Bitcoin has been holding steady at the $35,000 level for the past 24 hours, driven by a shift in sentiment regarding Federal Reserve policies. Weaker U.S. jobs data released on Friday has raised expectations that the Fed’s rate hikes might be coming to a halt, as reported by Bitfinex.
The U.S. Labor Department’s employment report revealed that only about 150,000 new job positions were added in October, a significant drop from the approximately 297,000 added in September. This disappointing jobs data has contributed to the growing belief that the Fed is adopting a more dovish stance.
Bitfinex’s Alpha report on Monday cited the weaker jobs data as further evidence that the Fed may be done with its rate hikes. The report pointed to tightening financial conditions, particularly the rise in bond yields over recent months, as a key factor influencing this change in sentiment.

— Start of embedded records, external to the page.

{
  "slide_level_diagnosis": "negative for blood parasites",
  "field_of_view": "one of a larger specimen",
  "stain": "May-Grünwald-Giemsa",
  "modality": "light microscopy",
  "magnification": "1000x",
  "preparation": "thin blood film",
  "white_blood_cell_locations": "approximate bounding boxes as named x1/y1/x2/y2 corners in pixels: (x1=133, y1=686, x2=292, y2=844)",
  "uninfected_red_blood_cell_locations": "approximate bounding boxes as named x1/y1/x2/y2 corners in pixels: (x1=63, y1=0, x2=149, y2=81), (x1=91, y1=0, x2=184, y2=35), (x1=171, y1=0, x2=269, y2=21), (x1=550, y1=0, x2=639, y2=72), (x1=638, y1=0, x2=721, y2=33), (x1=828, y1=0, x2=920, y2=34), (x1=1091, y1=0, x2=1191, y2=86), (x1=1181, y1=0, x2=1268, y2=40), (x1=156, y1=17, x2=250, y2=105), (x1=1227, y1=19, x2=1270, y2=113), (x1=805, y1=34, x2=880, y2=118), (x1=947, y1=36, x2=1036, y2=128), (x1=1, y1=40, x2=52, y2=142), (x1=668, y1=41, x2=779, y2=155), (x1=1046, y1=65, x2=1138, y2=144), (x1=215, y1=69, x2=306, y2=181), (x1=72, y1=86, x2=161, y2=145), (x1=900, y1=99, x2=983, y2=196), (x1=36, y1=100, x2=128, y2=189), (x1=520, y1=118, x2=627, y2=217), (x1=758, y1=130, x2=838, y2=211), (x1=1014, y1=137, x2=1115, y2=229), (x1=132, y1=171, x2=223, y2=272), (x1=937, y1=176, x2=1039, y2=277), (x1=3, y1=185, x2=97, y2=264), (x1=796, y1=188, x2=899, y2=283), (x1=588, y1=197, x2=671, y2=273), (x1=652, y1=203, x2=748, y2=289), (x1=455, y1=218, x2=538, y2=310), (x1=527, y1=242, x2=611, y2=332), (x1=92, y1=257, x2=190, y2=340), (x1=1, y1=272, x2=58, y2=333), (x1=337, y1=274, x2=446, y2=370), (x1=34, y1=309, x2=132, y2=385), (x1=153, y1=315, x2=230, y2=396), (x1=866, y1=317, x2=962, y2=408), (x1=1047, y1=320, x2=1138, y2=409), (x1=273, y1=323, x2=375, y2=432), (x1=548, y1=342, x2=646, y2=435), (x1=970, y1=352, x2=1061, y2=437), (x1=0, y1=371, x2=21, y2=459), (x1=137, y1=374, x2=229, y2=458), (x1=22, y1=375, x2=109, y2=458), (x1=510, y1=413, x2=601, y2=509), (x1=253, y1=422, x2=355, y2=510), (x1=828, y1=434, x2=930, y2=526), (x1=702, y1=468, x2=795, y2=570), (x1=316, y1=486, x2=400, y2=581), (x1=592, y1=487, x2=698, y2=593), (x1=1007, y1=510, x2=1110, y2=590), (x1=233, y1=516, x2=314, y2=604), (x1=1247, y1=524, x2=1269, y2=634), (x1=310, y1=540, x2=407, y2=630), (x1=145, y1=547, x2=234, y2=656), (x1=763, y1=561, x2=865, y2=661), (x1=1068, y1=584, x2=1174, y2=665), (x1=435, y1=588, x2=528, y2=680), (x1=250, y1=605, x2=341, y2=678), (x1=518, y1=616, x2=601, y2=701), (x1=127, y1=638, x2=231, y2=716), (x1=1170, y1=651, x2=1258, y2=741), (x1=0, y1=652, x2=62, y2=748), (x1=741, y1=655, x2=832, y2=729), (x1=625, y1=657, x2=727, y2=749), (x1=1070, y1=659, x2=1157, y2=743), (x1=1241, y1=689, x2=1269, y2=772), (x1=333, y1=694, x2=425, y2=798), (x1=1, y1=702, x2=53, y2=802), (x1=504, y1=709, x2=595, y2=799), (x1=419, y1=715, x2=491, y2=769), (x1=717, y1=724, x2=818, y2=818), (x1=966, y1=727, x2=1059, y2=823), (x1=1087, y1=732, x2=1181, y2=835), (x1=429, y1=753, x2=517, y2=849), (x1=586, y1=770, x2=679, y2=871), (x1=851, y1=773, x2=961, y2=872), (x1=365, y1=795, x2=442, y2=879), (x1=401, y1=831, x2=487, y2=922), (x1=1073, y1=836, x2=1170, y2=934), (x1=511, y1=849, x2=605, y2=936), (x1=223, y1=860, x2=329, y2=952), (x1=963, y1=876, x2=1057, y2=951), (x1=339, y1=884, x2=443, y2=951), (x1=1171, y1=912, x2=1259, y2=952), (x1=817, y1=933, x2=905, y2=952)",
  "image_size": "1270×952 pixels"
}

Traders have adjusted their expectations, now pricing in a 90.4% chance that the Fed will maintain interest rates in December, up from the 80% estimate prior to the release of the payroll data, according to the CME FedWatch tool.
Bitfinex analysts also noted that the jobs data from Friday indicated a potential decrease in wage-driven inflation pressures. The softer job growth and higher productivity reports aligned with the Fed’s decision to pause interest rate hikes.

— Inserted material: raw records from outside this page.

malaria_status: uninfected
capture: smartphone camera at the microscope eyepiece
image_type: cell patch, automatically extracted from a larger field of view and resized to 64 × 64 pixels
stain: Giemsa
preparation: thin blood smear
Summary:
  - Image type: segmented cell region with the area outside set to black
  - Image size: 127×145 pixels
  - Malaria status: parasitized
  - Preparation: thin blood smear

These developments follow the Federal Open Market Committee’s decision last Wednesday to keep the benchmark federal funds rate within the current range of 5.25% to 5.50%. The policy statement accompanying this decision revealed a cautious approach by Fed officials, considering the time it takes for monetary policy to impact economic activity and inflation, as well as monitoring economic and financial developments.

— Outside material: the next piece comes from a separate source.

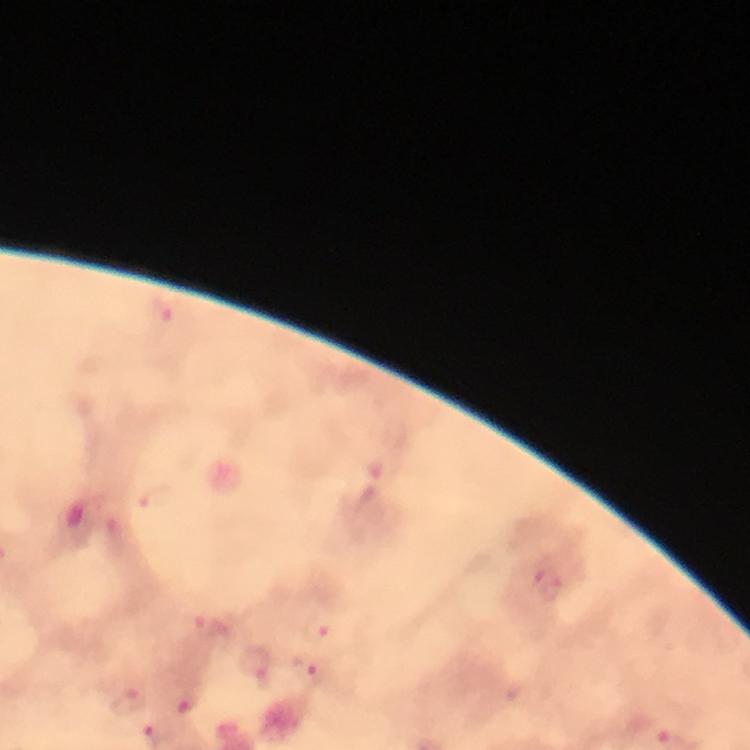

Approximate centers as (x, y) in pixels. Plasmodium parasite locations: (163, 310), (547, 583), (319, 628), (254, 666), (310, 672). From a malaria diagnostic workup. Thick blood film. Image is 750×750 pixels. Giemsa stain. At 100x magnification. Immersion oil was used. A crop from one field of view. Photographed through the microscope with a smartphone camera.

CTF Capital concurred with Bitfinex’s outlook on interest rates, suggesting that the market is pricing in an extended pause in rate hikes in the coming months. Additionally, interest rate futures are pointing toward the possibility of the first rate cut by mid-2024. The overall sentiment that the Fed might be finished with rate hikes is likely to further bolster the positive performance in the cryptocurrency space and U.S. equities.
Related: Anticipated Fed Interest Rate Cuts Signal Impending Bitcoin Price Surge
Bitcoin’s price has been holding steady around the $35,000 mark for an extended period, signaling a temporary pause in its recent bullish run. However, several indicators now suggest potential challenges ahead for BTC.
Investors have found relief in Bitcoin’s ability to stay above a crucial level, but its rapid ascent has slowed in recent weeks. According to TradingView, BTC only saw a 0.5% decrease today, trading at $34,857.78 with a market capitalization exceeding $680 billion.
Amid this period of price consolidation, a key indicator has taken a bearish turn. MAC_D, an analyst at CryptoQuant, highlighted that Bitcoin’s Network Value to Transactions (NVT) signal has reached a seemingly overvalued level. Specifically, the NVT ratio, which describes the relationship between market capitalization and transfer volume, stood at 2.19 at the time of the analysis.
It’s worth noting that such episodes of NVT reaching overvalued levels have occurred during previous recovery phases for Bitcoin. In many instances, this has led to further price gains and a transition to a bull market.
Despite the NVT signal’s history, it’s important to consider other metrics to assess the potential for a price correction.
Data from CryptoQuant reveals that BTC’s exchange reserves are on the rise, indicating heightened selling pressure on the coin. The aSORP (Amplified Supply Overhang Percentage) is also in the red, suggesting that investors are selling their holdings for profit, potentially signaling a market top during a bull market.
In addition to these metrics, several market indicators appear bearish for the leading cryptocurrency. The Moving Average Convergence Divergence (MACD) has displayed a bearish crossover, while Bitcoin’s Relative Strength Index (RSI) has entered the overbought zone. Furthermore, the Money Flow Index (MFI) has shown a decline and is trending toward a neutral position, increasing the likelihood of a price correction.